■ Document passage:
Segment Open

Friday, March 26, 2010

A Sort of Letter

Three months of nothing to say.  From a creative standpoint at least.  The new year was full of hope and dedication.  Refocused on taking control of my well being, I spent much energy researching and implementing changes in my medical treatment.  


January began with the euphoria of feeling normal.  What could be so narcotic about normalcy?  After 3 years of feeling like crap you forget what it's like to go days on end not confronting roadblocks.  So my year began without the solitary peace of creative writing.  But with socializing and playing and performing music.  Those are two things that have been a staple of my adult life and were sorely missed.  And so I was beginning to think and plan on getting out and performing again.


By January's end, I was back on the rollercoaster.  Perhaps overconfident in my condition, I engaged and overindulged, in some late night revelry with neighbors.  This hangover should have had me on an IV in an ER.  But in my own shame and embarrassment I rode it out.  I haven't been the same since.

Segment Closed

■ Raw data:
Segment Open

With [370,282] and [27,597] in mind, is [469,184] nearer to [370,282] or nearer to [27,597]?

Segment Closed

■ Required actions:
(A) In the blog post "A Sort of Letter," list the activities the year began with instead of creative writing.
(B) According to the blog post "A Sort of Letter," how long had the writer been feeling bad before January?
(C) Go on with the blog post "A Sort of Letter" from the last sentence shown.
The data has no connection to the blog post "A Sort of Letter."

■ Set of answers:
(A)
- Socializing
- Playing music
- Performing music

(B) Three years.

(C)
Febuary's blizzards and shut in darkness tends to meloncholy.  Add in the anvil of fatigue from Addisonian imbalance and you have an iceberg on the senses.  A common rhinovirus is to be expected this time of year.  But this manifested into some unexplained maelstrom that put me in the hospital for a full day of fruitless examinations. "All the tests came back normal, Mr. Orzek.  But we've determined you have a viral syndrome".  A what?


The weeks after, it became evident that the meds prior to "viral syndrome" weren't cutting it.  So it's been lower the meds, get sick for a few days, stress dose, lower the meds, get sick for a few days, stress dose ...etc., ad nauseum. Lots of nauseum.  It seems my adrenal glands have been beaten further into submission.  This progression is to be expected.  But there is no road map to getting there.


On March 9, I received a phone call that my father-in-law, Glenn MacKinnon, had died.  He and I were close.  As my own father has been dead 15 years now, Glenn has been my guiding role model through fatherhood and marriage.  I don't think I've realized his loss for me yet.  My wife has lost a father, my children their only grandfather.  My family's grief is obvious.  And overwhelming.  


But having his once or twice a year outreach will be noticed.  His hand on my shoulder, asking "so, how are YOU doing?"  That honest and open invitation to share my internal paternal frustrations or fears won't be there any more.  That is when it will hit me, I think.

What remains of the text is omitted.